Q9. Which condition has the HIGHEST risk of cancer-associated VTE?
  • A. Well-differentiated thyroid carcinoma
  • B. Basal cell carcinoma of skin
  • C. Pancreatic adenocarcinoma
  • D. Localised prostate cancer
Pancreatic cancer carries the highest VTE risk among solid tumours (~20% cumulative incidence). Other high-risk cancers: brain tumours (glioblastoma), haematological malignancies (lymphoma, myeloma), gastric cancer, lung cancer. VTE is the second leading cause of death in cancer patients after the malignancy itself (Trousseau's syndrome).
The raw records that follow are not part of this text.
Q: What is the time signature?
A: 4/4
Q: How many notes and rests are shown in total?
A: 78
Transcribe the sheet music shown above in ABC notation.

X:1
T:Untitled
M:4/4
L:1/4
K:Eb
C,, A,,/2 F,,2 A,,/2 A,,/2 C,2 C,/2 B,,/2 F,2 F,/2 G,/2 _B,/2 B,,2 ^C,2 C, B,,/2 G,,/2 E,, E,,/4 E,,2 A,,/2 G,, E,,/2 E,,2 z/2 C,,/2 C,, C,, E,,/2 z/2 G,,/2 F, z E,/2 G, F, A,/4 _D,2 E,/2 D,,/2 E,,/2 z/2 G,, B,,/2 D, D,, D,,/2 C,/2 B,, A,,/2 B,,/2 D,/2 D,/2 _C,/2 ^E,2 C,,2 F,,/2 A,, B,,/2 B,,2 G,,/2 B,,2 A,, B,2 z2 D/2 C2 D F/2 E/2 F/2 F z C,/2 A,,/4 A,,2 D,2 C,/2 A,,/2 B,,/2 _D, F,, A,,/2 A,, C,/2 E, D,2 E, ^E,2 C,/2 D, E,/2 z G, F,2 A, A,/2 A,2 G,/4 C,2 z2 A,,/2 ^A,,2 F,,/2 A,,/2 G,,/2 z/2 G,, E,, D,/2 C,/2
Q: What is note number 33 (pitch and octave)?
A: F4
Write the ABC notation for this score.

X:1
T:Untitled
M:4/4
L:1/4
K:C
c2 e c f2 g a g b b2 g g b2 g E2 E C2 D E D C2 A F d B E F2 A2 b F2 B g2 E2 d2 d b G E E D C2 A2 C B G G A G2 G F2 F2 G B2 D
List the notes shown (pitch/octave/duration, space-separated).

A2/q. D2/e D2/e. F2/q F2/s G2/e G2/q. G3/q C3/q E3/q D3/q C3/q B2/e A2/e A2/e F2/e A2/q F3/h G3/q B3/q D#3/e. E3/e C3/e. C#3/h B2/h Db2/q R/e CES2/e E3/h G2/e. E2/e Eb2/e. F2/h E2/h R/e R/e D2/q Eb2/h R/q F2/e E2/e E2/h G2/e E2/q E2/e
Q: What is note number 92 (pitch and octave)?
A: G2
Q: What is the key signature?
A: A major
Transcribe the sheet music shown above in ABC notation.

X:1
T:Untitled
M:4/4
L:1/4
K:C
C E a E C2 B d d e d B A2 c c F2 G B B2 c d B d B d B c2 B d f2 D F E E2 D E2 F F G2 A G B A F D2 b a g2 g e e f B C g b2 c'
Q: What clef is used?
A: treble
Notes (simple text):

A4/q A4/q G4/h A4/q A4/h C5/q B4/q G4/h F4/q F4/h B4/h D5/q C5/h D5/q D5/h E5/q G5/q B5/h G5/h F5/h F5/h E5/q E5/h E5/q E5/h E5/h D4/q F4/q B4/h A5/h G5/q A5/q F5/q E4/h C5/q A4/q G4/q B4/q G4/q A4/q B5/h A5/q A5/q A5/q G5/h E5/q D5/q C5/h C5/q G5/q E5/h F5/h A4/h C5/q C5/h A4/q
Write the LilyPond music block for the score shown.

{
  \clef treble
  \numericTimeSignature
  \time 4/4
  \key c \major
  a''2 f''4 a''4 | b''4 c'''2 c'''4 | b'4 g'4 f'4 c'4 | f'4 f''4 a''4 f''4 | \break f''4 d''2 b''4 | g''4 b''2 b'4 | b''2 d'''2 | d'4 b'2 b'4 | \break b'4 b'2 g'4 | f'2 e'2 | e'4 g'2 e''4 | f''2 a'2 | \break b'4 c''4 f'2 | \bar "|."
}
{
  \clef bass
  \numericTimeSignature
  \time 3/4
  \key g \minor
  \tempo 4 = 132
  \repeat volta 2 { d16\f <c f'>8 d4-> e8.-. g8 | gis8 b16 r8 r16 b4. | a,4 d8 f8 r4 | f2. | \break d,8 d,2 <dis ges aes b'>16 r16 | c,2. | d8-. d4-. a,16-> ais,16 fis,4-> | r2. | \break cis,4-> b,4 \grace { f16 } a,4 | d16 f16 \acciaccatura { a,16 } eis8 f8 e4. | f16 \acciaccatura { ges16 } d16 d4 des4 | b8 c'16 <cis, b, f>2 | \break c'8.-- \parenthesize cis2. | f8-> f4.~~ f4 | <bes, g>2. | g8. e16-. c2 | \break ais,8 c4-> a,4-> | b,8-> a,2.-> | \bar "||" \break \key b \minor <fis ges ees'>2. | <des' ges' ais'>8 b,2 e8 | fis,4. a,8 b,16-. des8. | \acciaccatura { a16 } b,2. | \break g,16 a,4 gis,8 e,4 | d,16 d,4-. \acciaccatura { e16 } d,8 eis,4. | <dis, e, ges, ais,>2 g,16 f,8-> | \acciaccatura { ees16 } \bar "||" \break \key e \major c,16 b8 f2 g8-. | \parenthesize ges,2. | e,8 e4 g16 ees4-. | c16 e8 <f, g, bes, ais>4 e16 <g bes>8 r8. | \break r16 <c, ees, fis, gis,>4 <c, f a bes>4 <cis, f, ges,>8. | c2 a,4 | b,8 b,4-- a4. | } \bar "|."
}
Q10. For a patient on warfarin for VTE with an INR of 5.8 and no active bleeding, what is the CORRECT immediate nursing action?
  • A. Administer Vitamin K 10 mg IV urgently
  • B. Continue warfarin at same dose and recheck in 1 week
  • C. Withhold warfarin, notify prescriber, monitor closely for bleeding signs
  • D. Administer FFP immediately to reverse anticoagulation
INR 5–9 without bleeding: hold warfarin, notify prescriber. Prescriber may consider low-dose oral Vitamin K (1–2.5 mg) to bring INR down. Recheck INR in 24–48h. FFP/PCC is reserved for major/life-threatening bleeding or emergency reversal. High-dose IV Vitamin K may over-correct causing thrombosis. Always follow local institutional protocol and document clearly.